Fact: Rather than physical force most perpetrators would resort to psychological coercion. 

It is untrue that if someone does not fight of their perpetrator the act is then not considered a rape. Even verbal pressure or talking someone into sexual activity falls in the category of coercion. Being too afraid to defend oneself does not translate into a consent. Actually, most survivors report that they were in the state of shock, surprised and afraid of receiving serious injuries or of being killed and so offered little resistance to the attack. They are simply too terrified to do the most rational thing or even be able to decide how to defend themselves. In hostile regions there is a likelihood of the perpetrators using threats not only against the victim but also their family to coerce sex. Threats are often used not only to force but also to silence the survivor especially where the perpetrator is known to them and the likelihood of the survivor being able to positively identify their attackers would be very high. 


Myth: Rape is an inevitable part of any conflict.
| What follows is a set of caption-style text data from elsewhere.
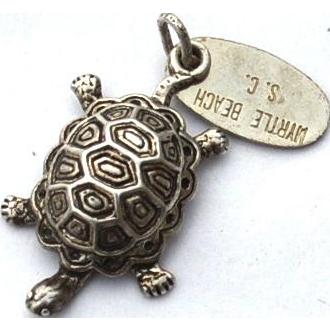 Vintage Hallmarked STERLING SILVER Myrtle Beach, South Carolina Turtle Charm
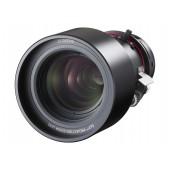 Panasonic ET-DLE250 - Zoomobjektiv - 33.9 mm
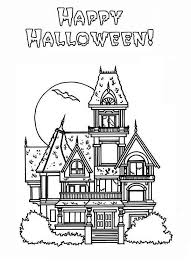 halloween haunted house coloring pages coloringstar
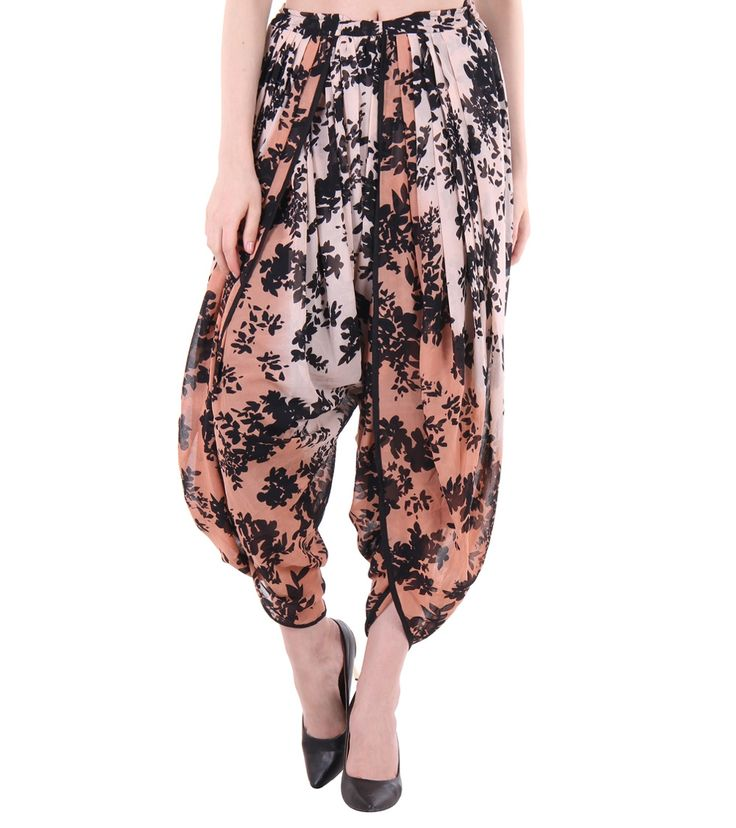 Multicoloured Georgette Printed Cowl Flare Dhoti Look Salwar #indianroots #ethnicwear #dhoti #georgette #cowl #flare #printed #summerwear #casualwear
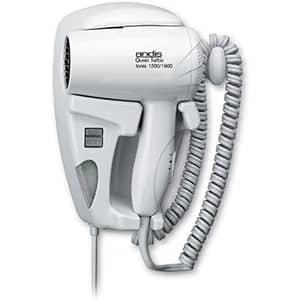 Andis - Secador de cabello suspendido, silencioso, montado en la pared, de 1600 vatios, con luz nocturna, blanco (30975)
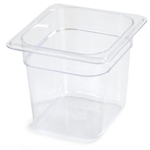 One Sixth Size 6 in. Deep Clear Food Pan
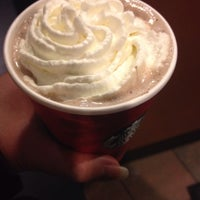 Photo taken at Starbucks by moon on 11/22/2014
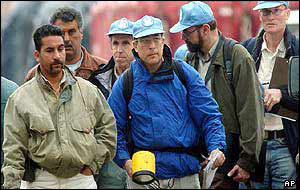 UN inspectors at work in Iraq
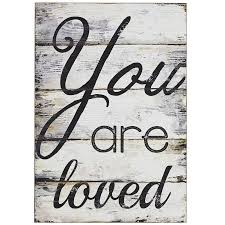 you are loved wall decor pier 1 imports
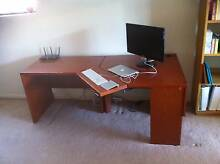 Solid corner desk with adjustable keyboard and side table Sydney City Inner Sydney Preview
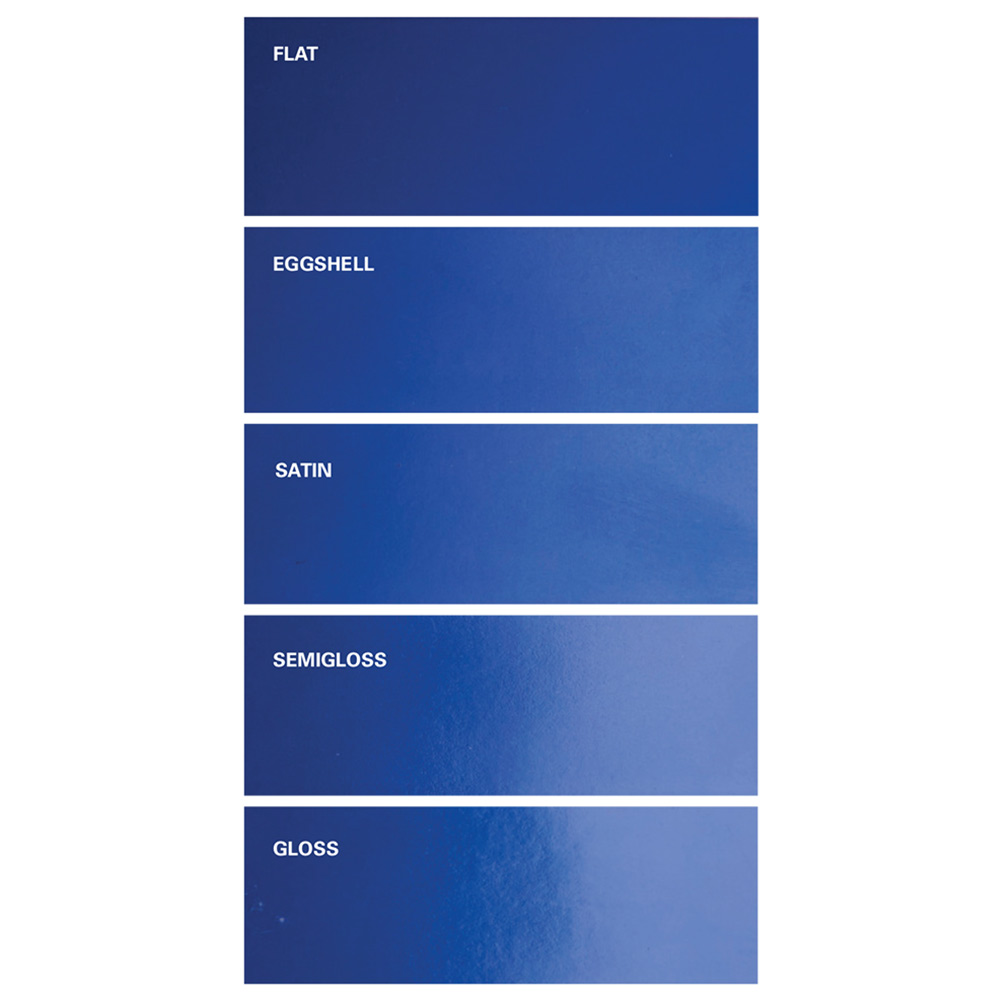 Satin Or Flat Exterior Paint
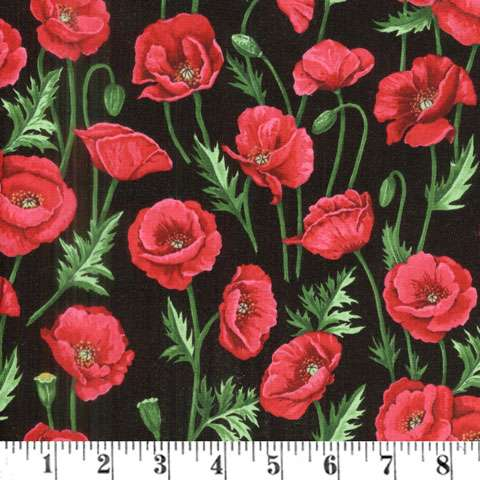 AF278 Poppies - Stems preview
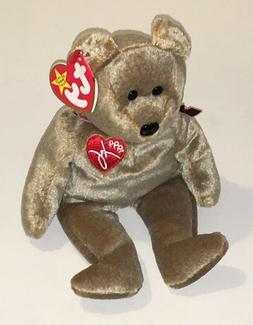 Ty Beanie Babies 1999 Signature Bear NEW Retired Stuffed Plu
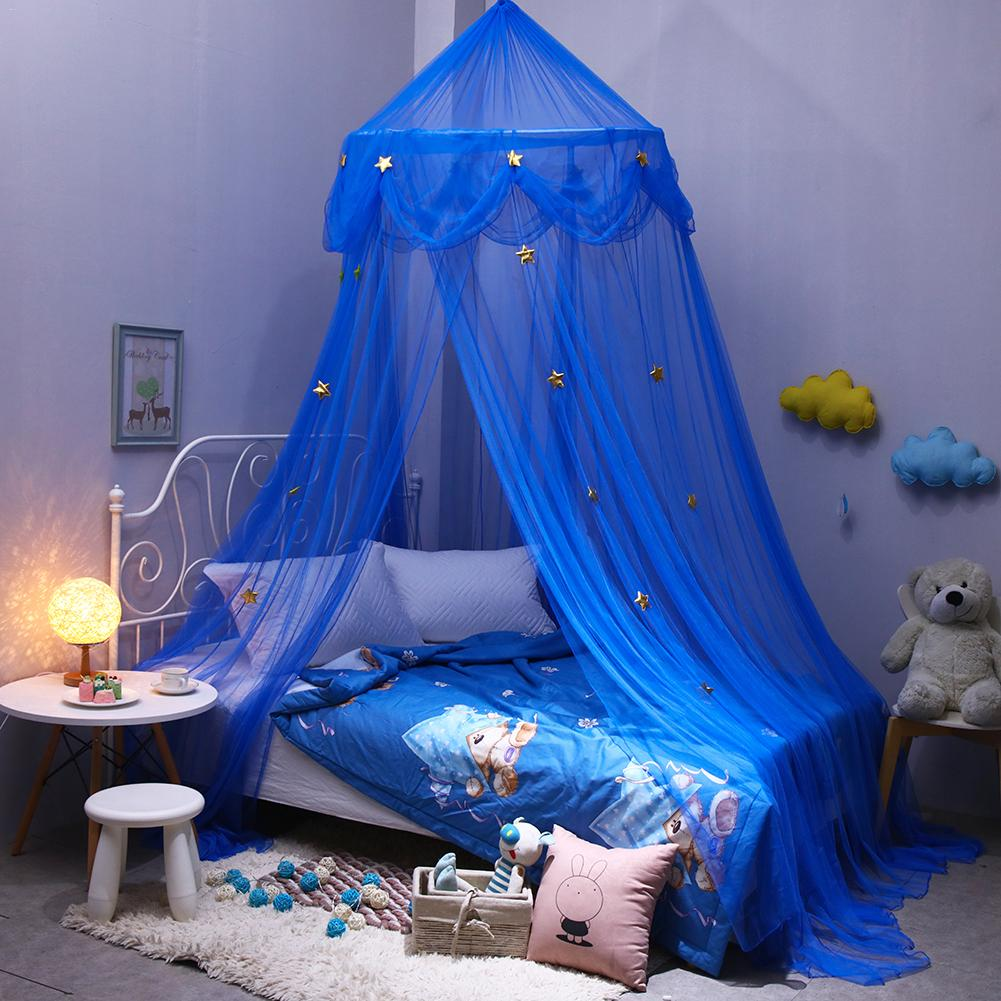 Blue Fantasy Star Hanging Lace Dome Mosquito Net Canopy European Round Mosquito Nets for Children's Bedroom Bedding Curtains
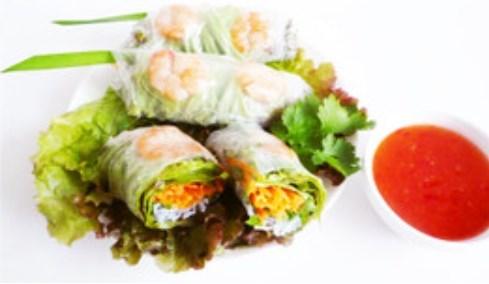 生春巻き 本格ベトナム料理 ゴイクン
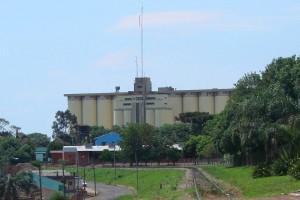 A operação ocorre na unidade da Cesa de Cruz Alta, região estratégica para o setor agrícola, com destino a Rio Grande
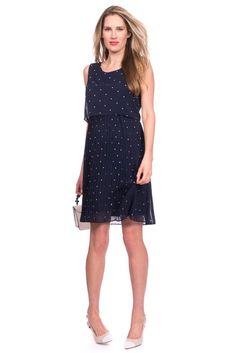 Seraphine Kimmy Two-Layer Pleated Woven Maternity   Nursing Dress (Navy  Spot) e144ab2b24a7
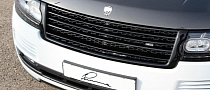 Lumma Design Improves New Range Rover With Carbon Fiber [Photo Gallery]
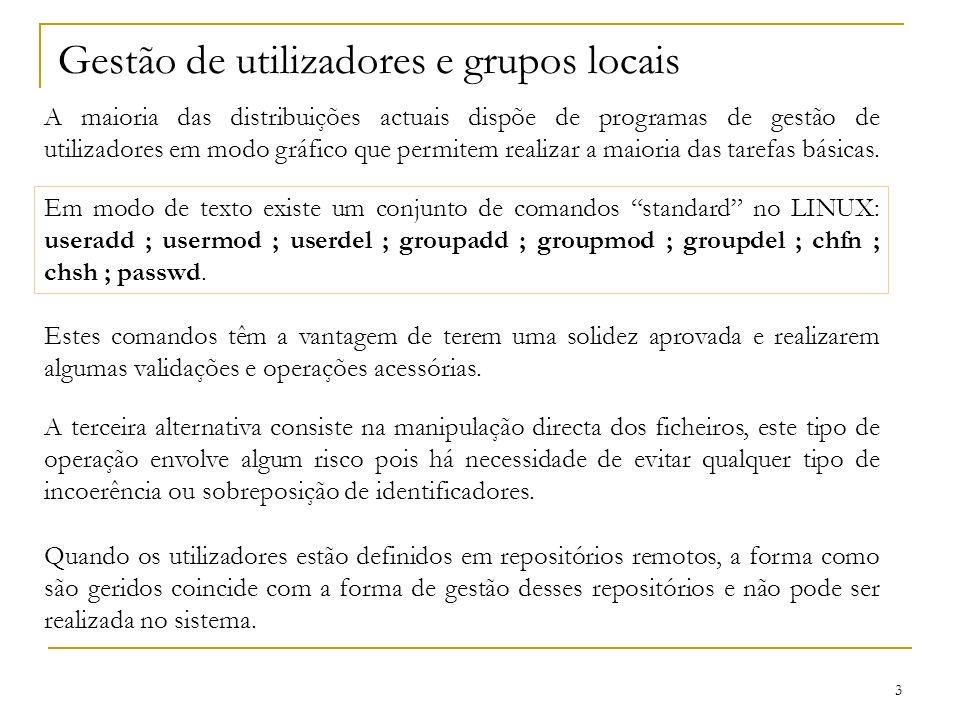 Gestão de utilizadores e grupos locais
Fact: Rape is often used strategically as a weapon of war and should be treated as such. In warzones it thrives on persistent impunity and lack of interest.

There is a culture of impunity surrounding almost all situations in which rape was committed in conflict regions. Perpetrators have little or no consequences to fear, justice enforcement and reporting systems are weak or non-existent. Even in situations where rape is committed by intervening forces and organizations investigations are scarce and the institutions in question reluctant to cooperate in finding and persecuting the individuals responsible. Rape still isn’t widely recognized as a weapon of war and other than in cases where it is discussed selectively, serving as a political narrative, it hardly gets on the agenda. As a result of the silence and selectivity resources are often missing where they are needed most. Survivors as well as human rights activists are not sufficiently listened to which contributes towards the general lack of interest and denial of an issue that is spread globally and today affects one in three women, a statistic that rises considerably when we look at hostile regions. 


Many thanks to Dr Robin Reesal and Dr Helen Ewing for their expert contribution.